According to an interview with CoinTelegraph, Seth's tokens were around 1,200 Ethereum stolen from his Bittrex account, around $400,000 was stolen from Wax Cryptocurrency account, and almost $1M USD worth of crypto for a project he was working on.
Bitcoin Billionaires, Ben Mizrahi's book on the Winklevoss twins after their settlement with Zuckerberg and Facebook, has a chapter on how they flew around America each depositing parts of their keys in seemingly random and unconnected small branches of different banks in safety deposit boxes for the bitcoin wallets that they were storing 10's of millions of USD worth of Bitcoin at that time.
It seemed like overkill then... they were spending millions at $7 to $10 per BTC.
Here in Israel, way too many government services can be reached by knowing your ID number and your mobile phone number. If you have access to a cloned mobile number (and I'm pretty sure this isn't that hard to do here) you're in trouble.
Part of the problem is that services still offer SMS as a two factor... That said, I can imagine the pain of mass adoption of time based authenticator codes for everything.
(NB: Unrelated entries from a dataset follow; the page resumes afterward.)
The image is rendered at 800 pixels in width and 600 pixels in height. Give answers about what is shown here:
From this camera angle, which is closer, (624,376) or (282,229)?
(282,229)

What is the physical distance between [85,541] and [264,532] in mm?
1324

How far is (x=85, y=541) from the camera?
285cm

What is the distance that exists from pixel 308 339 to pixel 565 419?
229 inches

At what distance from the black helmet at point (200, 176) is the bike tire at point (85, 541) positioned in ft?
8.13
We have it across the board for banks in Europe... But I can imagine the amount of locked out accounts or lost keys because people have no systemic way to back up.
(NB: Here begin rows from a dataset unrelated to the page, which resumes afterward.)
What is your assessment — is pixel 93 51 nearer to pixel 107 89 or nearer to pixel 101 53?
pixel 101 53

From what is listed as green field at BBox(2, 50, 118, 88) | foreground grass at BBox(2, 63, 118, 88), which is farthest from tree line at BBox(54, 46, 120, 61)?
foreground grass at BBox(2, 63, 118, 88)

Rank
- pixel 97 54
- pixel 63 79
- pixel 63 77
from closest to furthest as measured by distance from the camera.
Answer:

SIM cards are going to get hot in the privacy and net neutrality debates.
Very weird fishy story ...🤔
Not like any random cryptos Hodler
Yeah , sms is weak when you Hodl so much , counting on your phone
Sounds almost like a bad joke
Hey since you use Leo related tags maybe you want to publish your crypto/finance related posts through the native leointerface. Here's why:
First, there is now a 10 % tax for posts not through leofinace
https://leofinance.io/hive-167922/@steem.leo/native-leofinance-content-now-earns-10-more-leo-a-few-interface-updates
Also, it helps a lot with the seo of leofinance. Which means more traffic, which means more ad revenue for leo burns, which means a higher token price, which means more money for you, lel. Please see the following for more info:
https://leofinance.io/hive-167922/@steem.leo/why-posting-from-leofinance-is-one-of-the-best-ways-to-grow-our-token-and-community
https://leofinance.io/hive-167922/@steem.leo/new-model-for-leoads-or-burning-leo-with-ad-revenue
TDR. You get more leo. Leo gets more expensive and more leo are burned. We all get a lambo.
Posted Using LeoFinance
I always forget as I don't always post LeoFinance type of stuff.
So what is the best choice for two factor auth?
I suggest using a private and secure email provider for your two-factor authentication.
Tutanota (based in Germany) and ProtonMail (based in Switzerland) already are very secure and have strong privacy protections, but CTemplar (based in Iceland) offers the strongest protections (but comes at higher costs). Just don't forget your passwords there though, as nobody can recover them for you.